Currently, most commercial lithographic plates require a development process after the plates being exposed and before put on press. A liquid developer is used to dissolve and clean off the non-exposed areas (for negative plate) or the exposed areas (for positive plate). On-press developable lithographic printing plates have been disclosed in the literature. Such plates can be directly mounted on press after exposure to develop with ink and/or fountain solution during the initial printing operation and then to print out regular printed sheets. No separate development process before mounting on press is needed, allowing savings on labor, material, and developer waste disposal costs. Among the on-press developable lithographic printing plates are U.S. Pat. Nos. 5,258,263, 5,407,764, 5,516,620, 5,561,029, 5,616,449, 5,677,110, 5,811,220, 6,014,929, and 6,482,571.
Traditionally the plate is exposed with an actinic light (usually an ultraviolet light from a lamp) through a separate photomask having predetermined image pattern that is placed between the light source and the plate. Laser sources have been increasingly used to imagewise expose a printing plate that is sensitized to a corresponding laser, allowing the elimination of photomask, reducing material, equipment and labor cost. Among the laser imagable plates, infrared laser sensitive plates, also called thermosensitive plates or thermal plates, are most attractive because they often can be handled under white light.
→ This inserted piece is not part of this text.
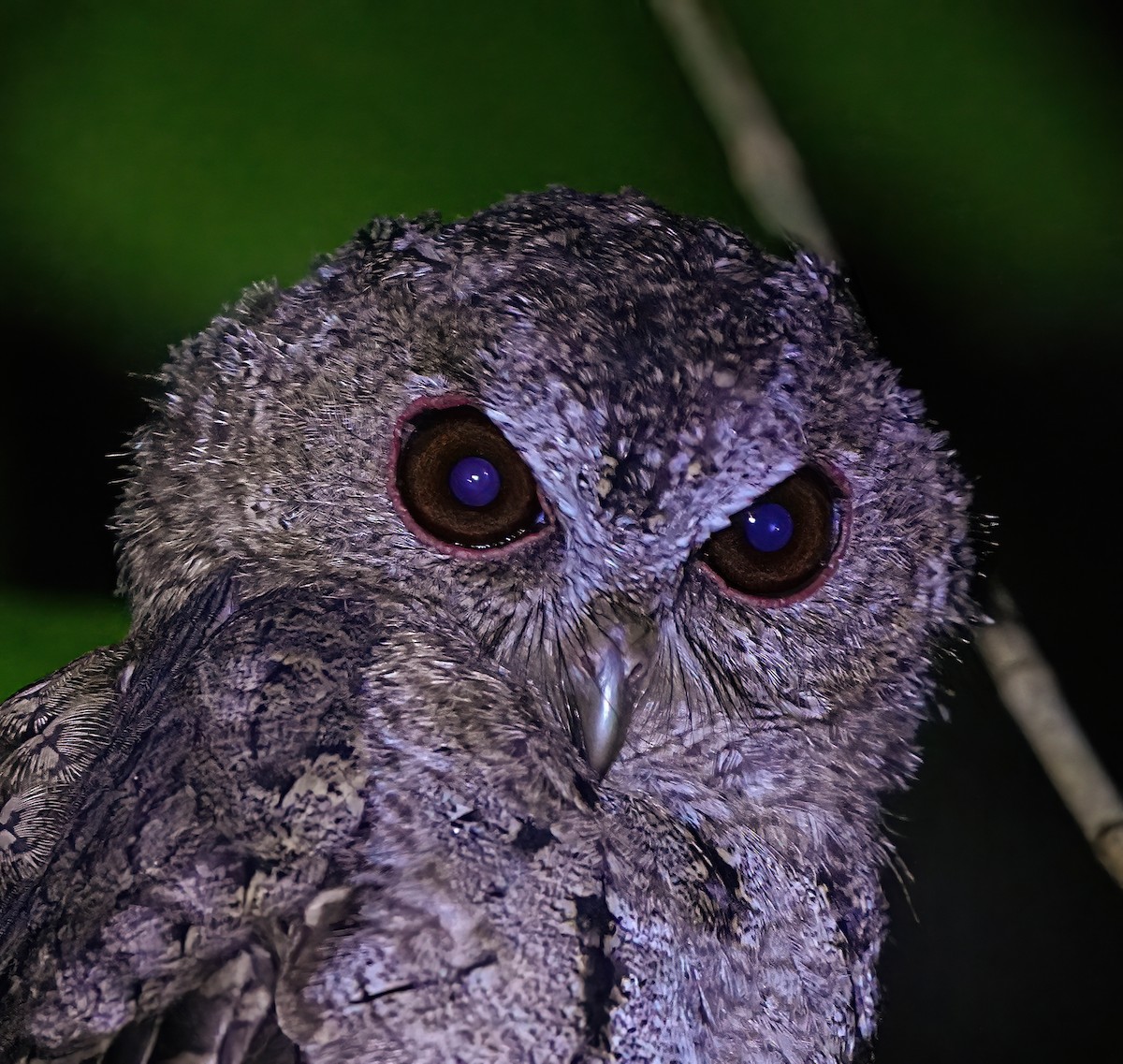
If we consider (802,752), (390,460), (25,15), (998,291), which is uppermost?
(998,291)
Negative thermosensitive lithographic printing plates having on a substrate a thermosensitive layer comprising a polymeric binder, an ethylenically unsaturated monomer, an initiator, and an infrared absorbing dye have been described in the literature, such as U.S. Pat. Nos. 4,997,745, 6,153,356, 6,232,038, 6,309,792, and 6,645,697. As the ethylenically unsaturated monomer, multifunctional (meth)acrylate monomer is generally used, including urethane (meth)acrylate monomers and non-urethane (meth)acrylate monomers. Urethane (meth)acrylate monomers generally give better curing speed and press durability than non-urethane (meth)acrylate monomers. Multifunctional urethane (meth)acrylate monomer has been used either alone (as in U.S. Pat. No. 6,232,038), blended with a multifunctional non-urethane (meth)acrylate monomer at a urethane (meth)acrylate monomer to non-urethane (meth)acrylate monomer weight ratios of at least 3.5 (for example, 3.5 to 4.9 as in U.S. Pat. No. 6,309,792, and 4.0 to 4.8 as in U.S. Pat. App. Pub. No. 2002/0197564), or blended with a difunctional non-urethane (meth)acrylate monomer (such as in U.S. Pat. No. 6,153,356).
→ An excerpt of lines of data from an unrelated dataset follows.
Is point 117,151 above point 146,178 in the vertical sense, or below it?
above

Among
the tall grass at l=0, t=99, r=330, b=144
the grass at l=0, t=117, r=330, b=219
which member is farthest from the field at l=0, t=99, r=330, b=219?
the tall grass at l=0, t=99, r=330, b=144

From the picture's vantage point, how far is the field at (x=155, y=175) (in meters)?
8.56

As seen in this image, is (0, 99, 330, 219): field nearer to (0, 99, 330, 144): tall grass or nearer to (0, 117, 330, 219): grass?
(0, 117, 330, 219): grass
The inventor has found, surprisingly, thermosensitive lithographic printing plates comprising a multifunctional urethane (meth)acrylate monomer having at least 6 (meth)acrylate groups and a multifunctional non-urethane (meth)acrylate monomer having at least 4 (meth)acrylate groups at a weight ratio of from 0.10 to 3.0 can give significantly better curing speed and press durability than with such multifunctional urethane (meth)acrylate monomer or such multifunctional non-urethane (meth)acrylate monomer alone.